YOUR INSTRUCTIONS ->
Resume the amendment to the employment agreement below, continuing its wording from the point where the text stops.

TEXT SECTION ->
━━━━
EX-10.5 6 a06-21484_1ex10d5.htm EX-10

EXHIBIT 10.5

AMENDMENT TO EMPLOYMENT AGREEMENT       (TIER I)

This Amendment to Employment Agreement between Magellan Health Services, Inc. (“Employer”) and Michael Majerik entered into as of this 28th day of July, 2006 (“Employee”).

WHEREAS, Employer and Employee desire to amend the terms of the Employment Agreement currently in effect between Employer and Employee (the “Employment Agreement”).

NOW THEREFORE, Employer or Employee agree that the Employment Agreement is hereby amended as follows:

I.  New Change in Control Provisions — Add the following new paragraphs:

1.                                       Termination Without Cause by the Company or With Good Reason By Executive In connection With, Or Within Two Years After, A Change In Control:  If Employer terminates this Agreement and Employee’s employment without cause, or if Employee terminates this Agreement and Employee’s employment with Good Reason, in connection with a Change in Control (as defined below) (whether before or at the time of such Change in control) or within two years after a change in Control, Employee shall receive the following, in lieu of the amounts and benefits described in Section 6:

(i)            Base Salary through the date of termination;

(ii)                                  pro-rata Target Bonus for the year in which termination occurs, payable in a single installment immediately after termination;

(iii)                               2 times the sum of (a) Base Salary plus (b) Target bonus, payable in a single cash installment immediately after termination;

(iv)                              if employee elects COBRA coverage for health, dental and vision benefits, Employer shall pay Employer’s contributions for health insurance and Employee shall pay Employee’s contributions rate for health, dental and vision insurance for up to eighteen (18) months after termination.

(v)                                 any other amounts earned, accrued or owing to Executive but not yet paid;

(vi)                              other payments, entitlements or benefits, if any, that are payable in accordance with applicable plans, programs, arrangements or other agreements of the company or any affiliate; and

(vii)                           all stock options granted to Employee from January 4, 2004 and prior to March 10, 2005 shall vest and become immediately exercisable.
━━━━
MATERIAL ->
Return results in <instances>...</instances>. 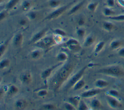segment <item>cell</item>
<instances>
[{"mask_svg":"<svg viewBox=\"0 0 124 110\" xmlns=\"http://www.w3.org/2000/svg\"><path fill=\"white\" fill-rule=\"evenodd\" d=\"M54 32L58 35H60L61 36H65L66 35V33L62 29L60 28H56L54 30Z\"/></svg>","mask_w":124,"mask_h":110,"instance_id":"obj_36","label":"cell"},{"mask_svg":"<svg viewBox=\"0 0 124 110\" xmlns=\"http://www.w3.org/2000/svg\"><path fill=\"white\" fill-rule=\"evenodd\" d=\"M20 0H9L5 5V9L7 10H10L14 8L19 2Z\"/></svg>","mask_w":124,"mask_h":110,"instance_id":"obj_17","label":"cell"},{"mask_svg":"<svg viewBox=\"0 0 124 110\" xmlns=\"http://www.w3.org/2000/svg\"><path fill=\"white\" fill-rule=\"evenodd\" d=\"M78 107L79 110H87L88 109V106L83 100L80 101Z\"/></svg>","mask_w":124,"mask_h":110,"instance_id":"obj_35","label":"cell"},{"mask_svg":"<svg viewBox=\"0 0 124 110\" xmlns=\"http://www.w3.org/2000/svg\"><path fill=\"white\" fill-rule=\"evenodd\" d=\"M8 41L5 42L4 44L1 45L0 47V56L4 54L6 48H7V45H8Z\"/></svg>","mask_w":124,"mask_h":110,"instance_id":"obj_41","label":"cell"},{"mask_svg":"<svg viewBox=\"0 0 124 110\" xmlns=\"http://www.w3.org/2000/svg\"><path fill=\"white\" fill-rule=\"evenodd\" d=\"M107 101L109 106L113 109H117L122 107L121 103L117 99L116 97L107 96H106Z\"/></svg>","mask_w":124,"mask_h":110,"instance_id":"obj_6","label":"cell"},{"mask_svg":"<svg viewBox=\"0 0 124 110\" xmlns=\"http://www.w3.org/2000/svg\"><path fill=\"white\" fill-rule=\"evenodd\" d=\"M8 10H4L1 11L0 13V21L1 22L3 20L6 18V17L8 16Z\"/></svg>","mask_w":124,"mask_h":110,"instance_id":"obj_37","label":"cell"},{"mask_svg":"<svg viewBox=\"0 0 124 110\" xmlns=\"http://www.w3.org/2000/svg\"><path fill=\"white\" fill-rule=\"evenodd\" d=\"M8 92V94L9 95L12 96V95H15L17 93H18V89L16 86H15L14 85H12L10 86Z\"/></svg>","mask_w":124,"mask_h":110,"instance_id":"obj_28","label":"cell"},{"mask_svg":"<svg viewBox=\"0 0 124 110\" xmlns=\"http://www.w3.org/2000/svg\"><path fill=\"white\" fill-rule=\"evenodd\" d=\"M102 27L106 31L110 32L112 31L115 28V26L110 22L104 21L103 23Z\"/></svg>","mask_w":124,"mask_h":110,"instance_id":"obj_15","label":"cell"},{"mask_svg":"<svg viewBox=\"0 0 124 110\" xmlns=\"http://www.w3.org/2000/svg\"><path fill=\"white\" fill-rule=\"evenodd\" d=\"M98 73L113 77H120L124 75V69L120 66L114 65L103 68L98 71Z\"/></svg>","mask_w":124,"mask_h":110,"instance_id":"obj_2","label":"cell"},{"mask_svg":"<svg viewBox=\"0 0 124 110\" xmlns=\"http://www.w3.org/2000/svg\"><path fill=\"white\" fill-rule=\"evenodd\" d=\"M103 13L105 16H107L108 17L115 15V12L113 11L111 9V8L108 7H106L104 8L103 10Z\"/></svg>","mask_w":124,"mask_h":110,"instance_id":"obj_18","label":"cell"},{"mask_svg":"<svg viewBox=\"0 0 124 110\" xmlns=\"http://www.w3.org/2000/svg\"><path fill=\"white\" fill-rule=\"evenodd\" d=\"M61 3L60 0H49L48 1V6L52 8H57L59 7Z\"/></svg>","mask_w":124,"mask_h":110,"instance_id":"obj_20","label":"cell"},{"mask_svg":"<svg viewBox=\"0 0 124 110\" xmlns=\"http://www.w3.org/2000/svg\"><path fill=\"white\" fill-rule=\"evenodd\" d=\"M62 64V62L59 63L58 64H57L56 65H54V66L47 68V69H45V70H44L41 75V78L43 79V80H46L47 79V78H48L49 77V76L50 75L51 73H52V71L56 68H57L58 67H59L60 65H61Z\"/></svg>","mask_w":124,"mask_h":110,"instance_id":"obj_9","label":"cell"},{"mask_svg":"<svg viewBox=\"0 0 124 110\" xmlns=\"http://www.w3.org/2000/svg\"><path fill=\"white\" fill-rule=\"evenodd\" d=\"M23 39V36L22 33H18L16 34L15 36L13 39L14 44L16 47H19L21 46L22 43Z\"/></svg>","mask_w":124,"mask_h":110,"instance_id":"obj_14","label":"cell"},{"mask_svg":"<svg viewBox=\"0 0 124 110\" xmlns=\"http://www.w3.org/2000/svg\"><path fill=\"white\" fill-rule=\"evenodd\" d=\"M31 6V3L29 0H24L22 4V8L24 11H28L30 9Z\"/></svg>","mask_w":124,"mask_h":110,"instance_id":"obj_29","label":"cell"},{"mask_svg":"<svg viewBox=\"0 0 124 110\" xmlns=\"http://www.w3.org/2000/svg\"><path fill=\"white\" fill-rule=\"evenodd\" d=\"M43 109L47 110H56L57 109L56 106L53 104H46L42 106Z\"/></svg>","mask_w":124,"mask_h":110,"instance_id":"obj_33","label":"cell"},{"mask_svg":"<svg viewBox=\"0 0 124 110\" xmlns=\"http://www.w3.org/2000/svg\"><path fill=\"white\" fill-rule=\"evenodd\" d=\"M54 38L50 36L44 37L42 39L35 42V45L40 48L47 49L56 43Z\"/></svg>","mask_w":124,"mask_h":110,"instance_id":"obj_4","label":"cell"},{"mask_svg":"<svg viewBox=\"0 0 124 110\" xmlns=\"http://www.w3.org/2000/svg\"><path fill=\"white\" fill-rule=\"evenodd\" d=\"M20 80L25 84H28L31 81V75L30 72L27 71L23 72L20 76Z\"/></svg>","mask_w":124,"mask_h":110,"instance_id":"obj_12","label":"cell"},{"mask_svg":"<svg viewBox=\"0 0 124 110\" xmlns=\"http://www.w3.org/2000/svg\"><path fill=\"white\" fill-rule=\"evenodd\" d=\"M122 44V42L118 40H114L110 43V48L112 50H115L119 48Z\"/></svg>","mask_w":124,"mask_h":110,"instance_id":"obj_22","label":"cell"},{"mask_svg":"<svg viewBox=\"0 0 124 110\" xmlns=\"http://www.w3.org/2000/svg\"><path fill=\"white\" fill-rule=\"evenodd\" d=\"M73 69V64L68 63L64 65L52 78L50 82L51 88L54 91L58 90L62 84L69 77Z\"/></svg>","mask_w":124,"mask_h":110,"instance_id":"obj_1","label":"cell"},{"mask_svg":"<svg viewBox=\"0 0 124 110\" xmlns=\"http://www.w3.org/2000/svg\"><path fill=\"white\" fill-rule=\"evenodd\" d=\"M65 45L67 47L72 51H78L80 48L78 41L75 39H69L65 42Z\"/></svg>","mask_w":124,"mask_h":110,"instance_id":"obj_7","label":"cell"},{"mask_svg":"<svg viewBox=\"0 0 124 110\" xmlns=\"http://www.w3.org/2000/svg\"><path fill=\"white\" fill-rule=\"evenodd\" d=\"M41 56V52L39 50H34L31 53V56L32 58L36 59Z\"/></svg>","mask_w":124,"mask_h":110,"instance_id":"obj_38","label":"cell"},{"mask_svg":"<svg viewBox=\"0 0 124 110\" xmlns=\"http://www.w3.org/2000/svg\"><path fill=\"white\" fill-rule=\"evenodd\" d=\"M47 28H44L43 29H42L40 31L36 33L32 37L31 42L35 43L42 39L43 38H44L46 35V32H47Z\"/></svg>","mask_w":124,"mask_h":110,"instance_id":"obj_10","label":"cell"},{"mask_svg":"<svg viewBox=\"0 0 124 110\" xmlns=\"http://www.w3.org/2000/svg\"><path fill=\"white\" fill-rule=\"evenodd\" d=\"M3 0H0V2L1 3V2H2L3 1Z\"/></svg>","mask_w":124,"mask_h":110,"instance_id":"obj_49","label":"cell"},{"mask_svg":"<svg viewBox=\"0 0 124 110\" xmlns=\"http://www.w3.org/2000/svg\"><path fill=\"white\" fill-rule=\"evenodd\" d=\"M118 55H119L120 56L124 57V47L121 48V49L118 51Z\"/></svg>","mask_w":124,"mask_h":110,"instance_id":"obj_46","label":"cell"},{"mask_svg":"<svg viewBox=\"0 0 124 110\" xmlns=\"http://www.w3.org/2000/svg\"><path fill=\"white\" fill-rule=\"evenodd\" d=\"M117 1L119 5L124 8V0H117Z\"/></svg>","mask_w":124,"mask_h":110,"instance_id":"obj_47","label":"cell"},{"mask_svg":"<svg viewBox=\"0 0 124 110\" xmlns=\"http://www.w3.org/2000/svg\"><path fill=\"white\" fill-rule=\"evenodd\" d=\"M108 94L109 96H110L113 97H118L119 96V92L115 90V89H111L108 91Z\"/></svg>","mask_w":124,"mask_h":110,"instance_id":"obj_34","label":"cell"},{"mask_svg":"<svg viewBox=\"0 0 124 110\" xmlns=\"http://www.w3.org/2000/svg\"><path fill=\"white\" fill-rule=\"evenodd\" d=\"M102 91V90L100 88H96V89H93L89 90L86 91L81 94V96L84 98H88L93 97L99 93H100Z\"/></svg>","mask_w":124,"mask_h":110,"instance_id":"obj_8","label":"cell"},{"mask_svg":"<svg viewBox=\"0 0 124 110\" xmlns=\"http://www.w3.org/2000/svg\"><path fill=\"white\" fill-rule=\"evenodd\" d=\"M99 3L98 2H92L87 5V9L91 12H94L98 6Z\"/></svg>","mask_w":124,"mask_h":110,"instance_id":"obj_23","label":"cell"},{"mask_svg":"<svg viewBox=\"0 0 124 110\" xmlns=\"http://www.w3.org/2000/svg\"><path fill=\"white\" fill-rule=\"evenodd\" d=\"M4 93V90L3 89H2V88L0 89V98L1 97V96H2V95H3V93Z\"/></svg>","mask_w":124,"mask_h":110,"instance_id":"obj_48","label":"cell"},{"mask_svg":"<svg viewBox=\"0 0 124 110\" xmlns=\"http://www.w3.org/2000/svg\"><path fill=\"white\" fill-rule=\"evenodd\" d=\"M68 102L72 104L75 107H78V104L80 102V97L78 96H75L68 98Z\"/></svg>","mask_w":124,"mask_h":110,"instance_id":"obj_19","label":"cell"},{"mask_svg":"<svg viewBox=\"0 0 124 110\" xmlns=\"http://www.w3.org/2000/svg\"><path fill=\"white\" fill-rule=\"evenodd\" d=\"M95 85L97 88L101 89L108 86L109 85V82L104 80L99 79L95 82Z\"/></svg>","mask_w":124,"mask_h":110,"instance_id":"obj_16","label":"cell"},{"mask_svg":"<svg viewBox=\"0 0 124 110\" xmlns=\"http://www.w3.org/2000/svg\"><path fill=\"white\" fill-rule=\"evenodd\" d=\"M64 107L67 110H75V107L69 102L65 103L64 104Z\"/></svg>","mask_w":124,"mask_h":110,"instance_id":"obj_40","label":"cell"},{"mask_svg":"<svg viewBox=\"0 0 124 110\" xmlns=\"http://www.w3.org/2000/svg\"><path fill=\"white\" fill-rule=\"evenodd\" d=\"M85 82L83 80H79L73 86L74 90H78L81 89L85 85Z\"/></svg>","mask_w":124,"mask_h":110,"instance_id":"obj_26","label":"cell"},{"mask_svg":"<svg viewBox=\"0 0 124 110\" xmlns=\"http://www.w3.org/2000/svg\"><path fill=\"white\" fill-rule=\"evenodd\" d=\"M85 23V19L83 18H80L78 19V24L79 26H83Z\"/></svg>","mask_w":124,"mask_h":110,"instance_id":"obj_45","label":"cell"},{"mask_svg":"<svg viewBox=\"0 0 124 110\" xmlns=\"http://www.w3.org/2000/svg\"><path fill=\"white\" fill-rule=\"evenodd\" d=\"M10 65V60L8 59H4L0 61V68L1 69H4L8 67Z\"/></svg>","mask_w":124,"mask_h":110,"instance_id":"obj_32","label":"cell"},{"mask_svg":"<svg viewBox=\"0 0 124 110\" xmlns=\"http://www.w3.org/2000/svg\"><path fill=\"white\" fill-rule=\"evenodd\" d=\"M19 24L21 26H24L27 24V21L25 19H21L20 20Z\"/></svg>","mask_w":124,"mask_h":110,"instance_id":"obj_44","label":"cell"},{"mask_svg":"<svg viewBox=\"0 0 124 110\" xmlns=\"http://www.w3.org/2000/svg\"><path fill=\"white\" fill-rule=\"evenodd\" d=\"M85 1H86V0H83L82 1H80L79 2L77 3V4L75 5L70 10V11L68 12V15H72V14L77 13V12H78L83 7V6L84 4L85 3Z\"/></svg>","mask_w":124,"mask_h":110,"instance_id":"obj_11","label":"cell"},{"mask_svg":"<svg viewBox=\"0 0 124 110\" xmlns=\"http://www.w3.org/2000/svg\"><path fill=\"white\" fill-rule=\"evenodd\" d=\"M47 94H48L47 91L45 89L41 90L39 91H38V92L37 93V95L40 97L46 96L47 95Z\"/></svg>","mask_w":124,"mask_h":110,"instance_id":"obj_42","label":"cell"},{"mask_svg":"<svg viewBox=\"0 0 124 110\" xmlns=\"http://www.w3.org/2000/svg\"><path fill=\"white\" fill-rule=\"evenodd\" d=\"M86 32H85V30L82 28H78L77 31H76V33L77 34V35L79 37H80V38H82L84 37V36L85 35V34Z\"/></svg>","mask_w":124,"mask_h":110,"instance_id":"obj_39","label":"cell"},{"mask_svg":"<svg viewBox=\"0 0 124 110\" xmlns=\"http://www.w3.org/2000/svg\"><path fill=\"white\" fill-rule=\"evenodd\" d=\"M91 106L94 109H98L101 107V103L98 99H94L92 101Z\"/></svg>","mask_w":124,"mask_h":110,"instance_id":"obj_31","label":"cell"},{"mask_svg":"<svg viewBox=\"0 0 124 110\" xmlns=\"http://www.w3.org/2000/svg\"><path fill=\"white\" fill-rule=\"evenodd\" d=\"M95 41V38L93 36L90 35L87 36L84 42L85 46H89L93 44Z\"/></svg>","mask_w":124,"mask_h":110,"instance_id":"obj_21","label":"cell"},{"mask_svg":"<svg viewBox=\"0 0 124 110\" xmlns=\"http://www.w3.org/2000/svg\"><path fill=\"white\" fill-rule=\"evenodd\" d=\"M105 44V42L104 41H101L100 42H99L95 46V49H94V53H98L99 52H100L102 49L103 48V47H104Z\"/></svg>","mask_w":124,"mask_h":110,"instance_id":"obj_27","label":"cell"},{"mask_svg":"<svg viewBox=\"0 0 124 110\" xmlns=\"http://www.w3.org/2000/svg\"><path fill=\"white\" fill-rule=\"evenodd\" d=\"M39 14L36 11H30L27 14V17L31 20H34L38 17Z\"/></svg>","mask_w":124,"mask_h":110,"instance_id":"obj_24","label":"cell"},{"mask_svg":"<svg viewBox=\"0 0 124 110\" xmlns=\"http://www.w3.org/2000/svg\"><path fill=\"white\" fill-rule=\"evenodd\" d=\"M106 4L107 7L112 8L115 6V0H106Z\"/></svg>","mask_w":124,"mask_h":110,"instance_id":"obj_43","label":"cell"},{"mask_svg":"<svg viewBox=\"0 0 124 110\" xmlns=\"http://www.w3.org/2000/svg\"><path fill=\"white\" fill-rule=\"evenodd\" d=\"M76 0L73 1L66 5L59 7L56 8L54 11L50 13L45 18V20H49L54 19H56L62 14L70 7H71L75 2Z\"/></svg>","mask_w":124,"mask_h":110,"instance_id":"obj_3","label":"cell"},{"mask_svg":"<svg viewBox=\"0 0 124 110\" xmlns=\"http://www.w3.org/2000/svg\"><path fill=\"white\" fill-rule=\"evenodd\" d=\"M27 101L23 99H19L15 103V107L17 110H23L27 106Z\"/></svg>","mask_w":124,"mask_h":110,"instance_id":"obj_13","label":"cell"},{"mask_svg":"<svg viewBox=\"0 0 124 110\" xmlns=\"http://www.w3.org/2000/svg\"><path fill=\"white\" fill-rule=\"evenodd\" d=\"M57 58L59 61L61 62H63L67 59L68 56L67 54H65V53L61 52L57 55Z\"/></svg>","mask_w":124,"mask_h":110,"instance_id":"obj_30","label":"cell"},{"mask_svg":"<svg viewBox=\"0 0 124 110\" xmlns=\"http://www.w3.org/2000/svg\"><path fill=\"white\" fill-rule=\"evenodd\" d=\"M87 68V66H84L71 77V78L70 79V80H69L66 85L65 86V90H67L74 86L76 82H77L79 80H80Z\"/></svg>","mask_w":124,"mask_h":110,"instance_id":"obj_5","label":"cell"},{"mask_svg":"<svg viewBox=\"0 0 124 110\" xmlns=\"http://www.w3.org/2000/svg\"><path fill=\"white\" fill-rule=\"evenodd\" d=\"M109 19L118 22L124 21V14H119V15H115L108 17Z\"/></svg>","mask_w":124,"mask_h":110,"instance_id":"obj_25","label":"cell"}]
</instances>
━━━━
RESPONSE TO THE TASK ->
2.                         Definitions:

A.  Change in Control:

A “Change in Control” of the Company shall mean the first to occur after the date hereof of any of the following events:

(i)                                     any “person,” as such term is used in Sections 3(a)(9) and 13(d) of the Securities Exchange Act of 1934, as amended (the “Exchange Act”), becomes a “beneficial owner,” as such term is used in Rule 13d-3 promulgated under the Exchange Act, of 51% or more of the Voting Stock (as defined below) of the Company;

(ii)                                  the majority of the Board of Directors of the Company consists of individuals other than “Continuing Directors,” which shall mean the members of the Board on the date hereof, provided that any person becoming a director subsequent to the date hereof whose election or nomination for election was supported by a vote of the directors who then comprised the Continuing Directors, shall be considered to be a Continuing Director;

(iii)                               the Board of Directors of the Company adopts and, if required by law or the certificate of incorporation of the Corporation, the shareholders approve the dissolution of the Company or a plan of liquidation or comparable plan providing for the disposition of all or substantially all of the Company’s assets;

(iv)                              all or substantially all of the assets of the Company are disposed of pursuant to a merger, consolidation, share exchange, reorganization or other transaction unless the shareholders of the Company immediately prior to such merger, consolidation, share exchange, reorganization or other transaction beneficially own, directly or indirectly, in substantially the same proportion as they previously owned the Voting Stock or other ownership interests of the Company,  51% of the Voting Stock or other ownership interests of the entity or entities, if any, that succeed to the business of the Company; or

(v)                                 the Company merges or combines with another company and, immediately after the merger or combination, the shareholders of the Company immediately prior to the merger or combination own, directly or indirectly, 50% or less of the Voting Stock of the successor company, provided that in making such determination there shall be excluded from the number of shares of Voting Stock held by such shareholders, but not from the Voting Stock of the successor company, any shares owned by Affiliates of such other company who were not also Affiliates of the Company prior to such merger or combination.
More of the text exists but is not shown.